_Excerpted passage:_
* START *

12 Nov

What are some things that every entrepreneur should know, but that nobody teaches, when starting their first business?

This is the dark side of things you have to know. Starting a business for the first time is not for the weak-hearted. The fact of the matter is, lot of darkness is behind every startup story, people hate to share or talk about it. Here is a list of some must-know dark topics:

  • Expect no one to support you and everyone to ridicule and demotivate you. If you get any support, be thankful for it. People are stuck in the job mentality.
  • There is no prestige in it. Heck, even when your daily income is more than the whole cabinet of minister’s salaries combined, they will still think of a minister as someone better than you. Heck, a low-level section manager has more prestige than you. Never get sucked into showing off your wealth for respect, it’s futile.
  • Everything that will go wrong will go wrong. Have a plan B as good as plan A.
  • Never share your failures with anyone. There, I told you, the crowd is dying to hear it. Share only your success because it will also reflect on your future investor’s opinion about you.

* END *

_Exercise instructions:_ Copy, word for word, the part of the entrepreneurship piece that opens with the words containing "What are some" and closes with "respect, it’s futile.". The data after this are unrelated to the entrepreneurship piece.

_Supplied material:_
* START *

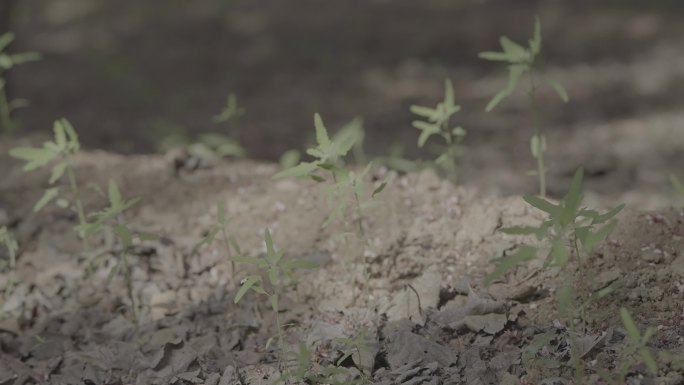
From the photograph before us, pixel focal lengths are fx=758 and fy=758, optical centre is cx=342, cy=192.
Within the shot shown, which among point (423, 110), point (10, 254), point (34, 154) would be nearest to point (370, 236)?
point (423, 110)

* END *

_Exercise answer:_
What are some things that every entrepreneur should know, but that nobody teaches, when starting their first business?

This is the dark side of things you have to know. Starting a business for the first time is not for the weak-hearted. The fact of the matter is, lot of darkness is behind every startup story, people hate to share or talk about it. Here is a list of some must-know dark topics:

  • Expect no one to support you and everyone to ridicule and demotivate you. If you get any support, be thankful for it. People are stuck in the job mentality.
  • There is no prestige in it. Heck, even when your daily income is more than the whole cabinet of minister’s salaries combined, they will still think of a minister as someone better than you. Heck, a low-level section manager has more prestige than you. Never get sucked into showing off your wealth for respect, it’s futile.